How studs have evolved from the Sex Pistols, to fashion, to luxury.
Studs, spikes and punk culture have been infiltrating fashion and costume jewellery for years, but now it is time for fine jewellery to find its edge, so say Juliet Hutton-Squire and Maia Adams of trend analysis agency Adorn Insight.
When the Sex Pistols were thrashing around in studs in the 1970s, they were dangerous. When East London trendies embraced studs five years ago, they were dangerously edgy. Now studs and spikes are dangerously fashionable, and the trend is shifting through to fine jewellery.
Historically studs were used in fashion to set an individual apart, to symbolise non-conformist beliefs, to shock, but now with high street stores like Zara and Topshop churning out studs morning, noon and night, on clothing, bags and shoes we have to admit that studs are a part of the mainstream.
Costume jewellery has been embracing the spiky trend for some time, but we are now beginning to notice a real pick up on this tough-luxe trend by fine jewellery houses.
More experimental jewellery designers such as Cabinet, Ros Millar and Bjørg might be expected to embrace the form, and indeed they have done, but more traditional jewellers such as Cartier and Kirsten Goss are also getting in on the act in their own way.

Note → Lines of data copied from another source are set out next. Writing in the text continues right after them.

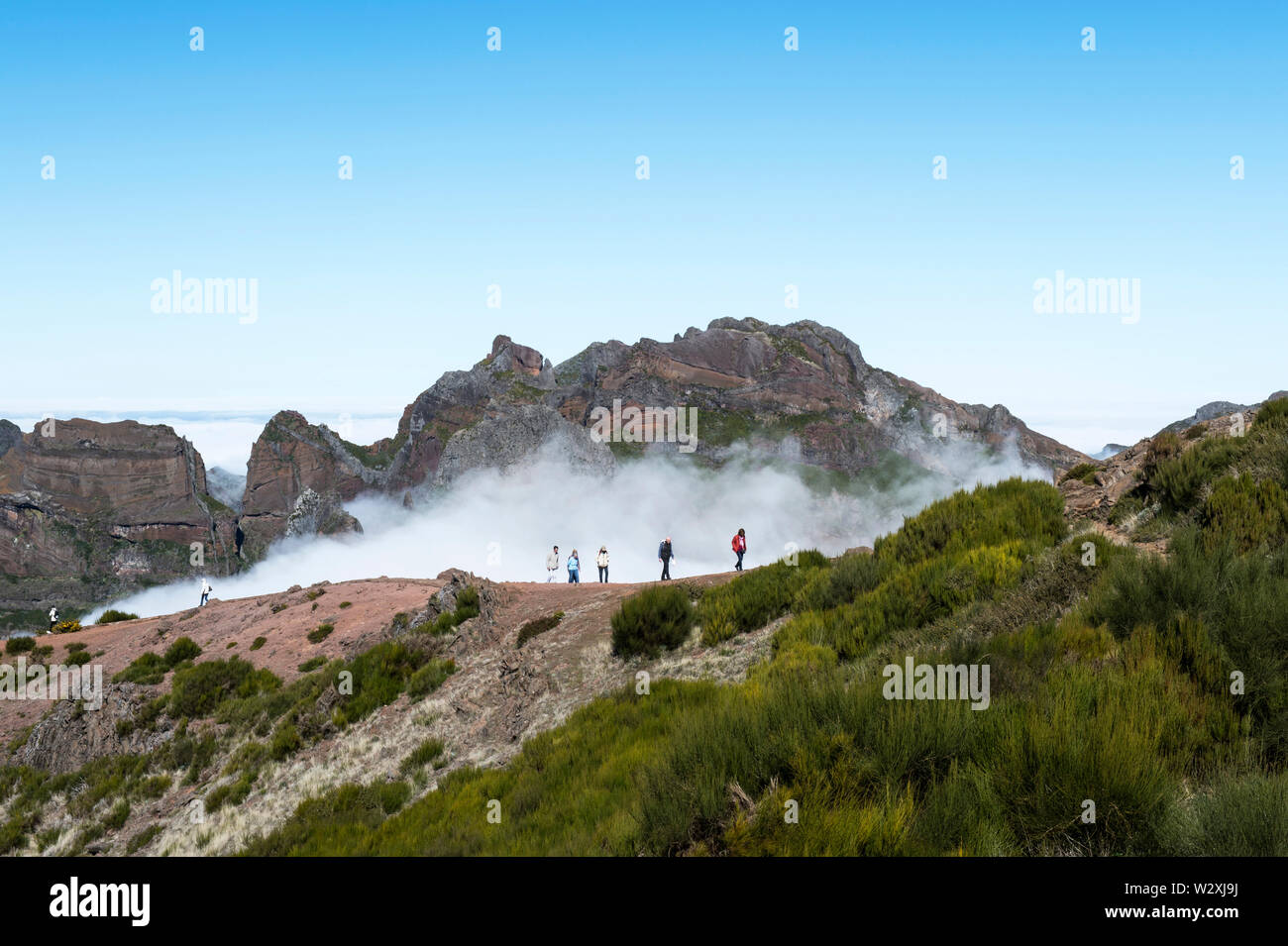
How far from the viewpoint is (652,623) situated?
14.3 meters

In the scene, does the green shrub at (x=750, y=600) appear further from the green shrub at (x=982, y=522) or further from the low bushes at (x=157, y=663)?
the low bushes at (x=157, y=663)

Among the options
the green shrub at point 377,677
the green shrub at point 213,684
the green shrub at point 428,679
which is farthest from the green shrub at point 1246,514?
the green shrub at point 213,684

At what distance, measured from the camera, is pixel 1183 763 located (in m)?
4.84

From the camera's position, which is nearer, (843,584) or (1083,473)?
(843,584)

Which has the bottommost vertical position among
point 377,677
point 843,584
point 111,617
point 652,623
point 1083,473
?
point 111,617

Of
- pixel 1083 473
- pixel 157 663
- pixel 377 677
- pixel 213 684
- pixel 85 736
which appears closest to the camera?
pixel 1083 473

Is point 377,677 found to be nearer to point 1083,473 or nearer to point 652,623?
point 652,623

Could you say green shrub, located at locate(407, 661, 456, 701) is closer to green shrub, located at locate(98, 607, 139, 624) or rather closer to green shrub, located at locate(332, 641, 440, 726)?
green shrub, located at locate(332, 641, 440, 726)

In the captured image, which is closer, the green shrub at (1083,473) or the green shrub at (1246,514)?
the green shrub at (1246,514)

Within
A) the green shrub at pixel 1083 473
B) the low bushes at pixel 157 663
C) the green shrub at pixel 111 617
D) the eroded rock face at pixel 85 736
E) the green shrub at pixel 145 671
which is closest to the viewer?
the green shrub at pixel 1083 473

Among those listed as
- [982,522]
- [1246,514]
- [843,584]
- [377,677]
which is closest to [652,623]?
[843,584]

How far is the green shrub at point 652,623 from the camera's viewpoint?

And the trend is spilling out into the entire design community, such as Lee Broom adding studs to its super-luxe leather chairs. And of course, fashion is wholly on board from the subtle – the delicate stud pattern on leather handbags at Rebecca Minkoff – to the extreme – extra long spikes on the toes of shoes from brands such as Christian Louboutin and Sam Edelman.
While fashion and costume jewellery can reproduce spikes and studs as literally and as harshly as it likes, for fine jewellers the challenge is to take such a strong symbolism of defiance and rebellion and harness its power for the use of creating something beautiful.
London-based jewellery brand Kirsten Goss is known for its confident and sophisticated jewels, but it has been its Tough Luxe collection that is a little bolder than most that really captured the imagination of its customers of late, by featuring spikes.
“I call it punk for grown-ups,” says founder and designer Kirsten Goss. “It’s irreverent but it’s been masterfully crafted with a high-end finish, keeping it in line with the brand’s style and the quality that our clients have come to expect. When it comes to deciphering trends each season, we work on what sits best with my design style, production techniques and what I find inspiring. Tough Luxe was a risk but I knew if we executed it with a chic edge our clients would get it. We couldn’t have hoped for a better response.”
Cartier has also achieved a coup in making the edgy endearing with its new collection Juste un Clous. The heritage jewellery house has honed in on a harsh image of the discarded nail, realising the nail in shiny gold and twisting it around a finger or a wrist to create a ring or bangle.
An interesting twist to this collection, and a point that is key to this trend, is that it has been created with a unisex clientele in mind. There are varying designs within the collection and the house suggests that the plain gold nails are perfect for men while the diamond-set nails are a sparkly option for women, although in the true spirit of punk the opposite could of course be true.
While spikes and studs can be thought of as harsh, provoking symbols, the shapes are actually very pure – conical, pyramid like, sleek, smooth – and has hugely satisfying dimensions that lend themselves well to jewellery.
Joomi Lim has used the purity of the conical shapes of spikes in his design and has set identical spikes along a link bracelet to create a perfect symmetry that is more akin to military neatness that the anarchy that the shapes have sprung from.
While some will chose to represent the solidness of spikes in their designs, the trend has also found itself within the naturalists of jewellery design.
Shaun Leane is famous for its ability to blend edgy and feminine together, and that is a skill that is requisite for portraying studs and spikes in a nature-infused setting. The house’s Blackthorn collection is a perfect reflection of this and has a dark palate that suits the moody edge to the trend.
Tomasz Donocik is another jewellery designer to blend spikes with nature. His Venus Fly Trap earrings are darkly menacing and seem sharp to the touch but the wider shape is long and flowing and organic.
Both of these designers offer great examples of bringing a hard edge into nature-inspired designs but also maintaining a soft edge despite the use of barbs and thorns.
Studs and spikes, as these jewellery designs show, are no longer just for punks or Lady Gaga. Like all edgy trends it has filtered down and altered and has ended up as a product serving a completely new market. In this case, this harsh element is softened with pretty stones, naturalistic elements or a beautifying of the core shape.
Studs and spikes are taking over the mainstream and we believe that in the world of fine jewellery it is not just a passing phase to be capitalised upon by cutting-edge designers but a style that will become a basic.
This trend evolved from an anarchistic, recession-struck time, and as we find ourselves back in similar times it is no surprise that this harsh trend is rearing its head again. The job this time round, as we find ourselves facing androgynous consumers driven by attitude, is how to keep it tough but make it beautifully luxe.